(Exercise description): After finding "this 825×1097 image." in a line below, print that line and the rest of the lines exactly, leaving out all pictures.

————————

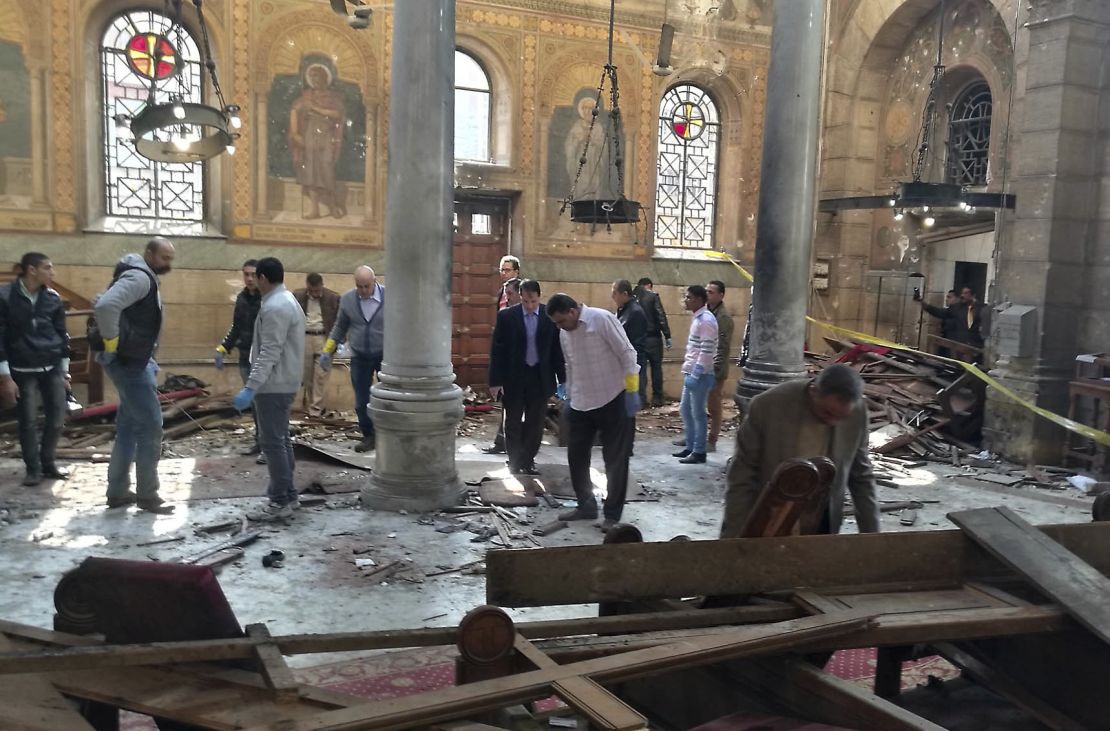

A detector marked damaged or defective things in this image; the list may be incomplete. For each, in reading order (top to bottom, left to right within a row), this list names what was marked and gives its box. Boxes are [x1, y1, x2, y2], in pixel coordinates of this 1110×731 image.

broken wooden plank [488, 523, 1110, 607]
broken wooden plank [941, 508, 1110, 647]
broken wooden plank [0, 630, 96, 727]
broken wooden plank [246, 625, 299, 705]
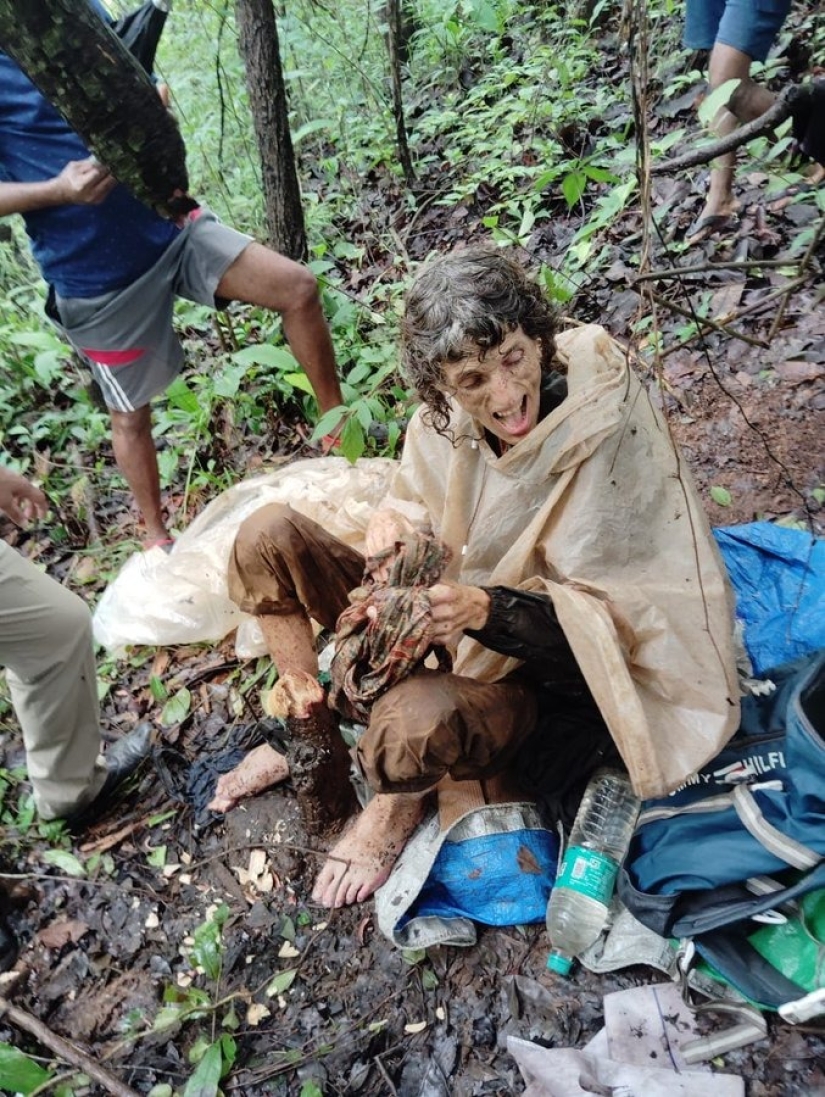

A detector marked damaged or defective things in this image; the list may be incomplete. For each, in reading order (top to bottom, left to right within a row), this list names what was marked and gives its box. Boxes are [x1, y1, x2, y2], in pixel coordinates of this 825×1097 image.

torn clothing [384, 326, 736, 796]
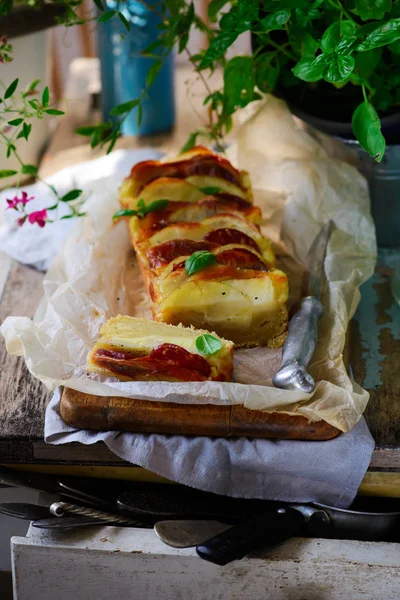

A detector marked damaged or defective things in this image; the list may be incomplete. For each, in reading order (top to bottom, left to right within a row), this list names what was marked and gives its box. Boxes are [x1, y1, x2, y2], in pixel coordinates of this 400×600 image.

————————

(Task answer):
A detector marked damaged or defective things in this image; the list may be incomplete. For each, in reading order (top to bottom, left to right within a row), this list names what was marked and gives its box. Boxes are [x1, y1, x2, y2], in pixel coordinates of this 825×1097 image.

torn clothing [384, 326, 736, 796]

A detector marked damaged or defective things in this image; the list may be incomplete. For each, in reading order (top to bottom, left to right within a row), this list names what was marked and gives its box. Boxes are [x1, y1, x2, y2], in pixel coordinates of this 400×600 image.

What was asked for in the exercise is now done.